In fact, the boy’s unerring skill at solving mazes has an interesting, counterintuitive effect. Previously, the boy’s eager seeking of his goal, and his thoughtless blundering into corners and dead-ends had a kind of naive charm to it. He was relatable in his overeagerness. Now, his implacable tracking towards his target and unhesitating avoidance of anything in his path eliminates that charming fallibility. The illusion of the boy having thoughts and desires is shattered. Instead of an eager boy, we have an unthinking automaton. By making the boy smarter, we have, ironically, made him seem entirely mindless.

The problem is that the boy has been given perfect knowledge of the maze, and can recall that information instantly and without error. We can no longer so easily identify with his situation. To bring his behaviour back into the familiar realm of the human, we have to reintroduce elements of discovery and error. This also requires us to add a great deal of complexity.

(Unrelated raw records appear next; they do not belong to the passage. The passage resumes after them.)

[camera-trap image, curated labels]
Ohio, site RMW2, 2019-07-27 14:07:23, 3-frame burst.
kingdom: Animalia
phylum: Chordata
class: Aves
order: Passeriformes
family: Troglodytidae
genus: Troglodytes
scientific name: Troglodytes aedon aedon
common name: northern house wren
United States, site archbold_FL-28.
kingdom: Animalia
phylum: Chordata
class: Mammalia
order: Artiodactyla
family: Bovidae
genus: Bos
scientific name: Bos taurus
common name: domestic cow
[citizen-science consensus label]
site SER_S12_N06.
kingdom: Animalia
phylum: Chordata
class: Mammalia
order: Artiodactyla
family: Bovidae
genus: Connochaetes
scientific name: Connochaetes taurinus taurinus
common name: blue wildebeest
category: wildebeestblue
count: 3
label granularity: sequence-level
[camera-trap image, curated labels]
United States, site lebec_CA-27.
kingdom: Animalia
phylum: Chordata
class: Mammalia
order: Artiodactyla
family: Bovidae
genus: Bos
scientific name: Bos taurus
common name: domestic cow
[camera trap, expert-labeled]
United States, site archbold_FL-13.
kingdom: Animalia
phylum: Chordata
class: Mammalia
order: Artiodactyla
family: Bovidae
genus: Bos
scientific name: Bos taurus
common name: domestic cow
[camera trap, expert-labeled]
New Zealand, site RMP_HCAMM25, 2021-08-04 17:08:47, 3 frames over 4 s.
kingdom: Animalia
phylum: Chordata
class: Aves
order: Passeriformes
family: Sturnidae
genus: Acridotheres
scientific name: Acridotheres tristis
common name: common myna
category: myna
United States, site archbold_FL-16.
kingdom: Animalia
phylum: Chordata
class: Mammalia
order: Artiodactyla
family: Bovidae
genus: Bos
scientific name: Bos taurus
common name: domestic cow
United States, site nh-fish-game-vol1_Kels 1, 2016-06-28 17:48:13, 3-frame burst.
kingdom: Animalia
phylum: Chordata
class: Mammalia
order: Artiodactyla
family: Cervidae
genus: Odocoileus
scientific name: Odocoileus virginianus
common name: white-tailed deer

Previously the boy was given a map of the maze — a network of nodes and edges showing where walls blocked his path. Now, we give him a blank slate. His network of nodes and edges starts off fully connected, with each node having an edge connecting to its neighbours. The boy believes that all areas can be reached from anywhere, until he learns otherwise. This learning process is governed by a list of known walls he keeps in his memory. Every wall he knows about is stored there. When the boy sees a new wall, he pops its dimensions into his memory-bank, and he updates his understanding of the world. He finds all the edges in his map of the world which intersect with this new wall, and prunes them from the grid. Then he recalculates his path to his goal. Where before a path existed, now the edges between the nodes have been removed, and the path is gone. The boy must find a new route. As the boy moves around the maze, he encounters new walls and updates his map accordingly. When he discovers a dead end at the end of his route, he turns around and tries another way.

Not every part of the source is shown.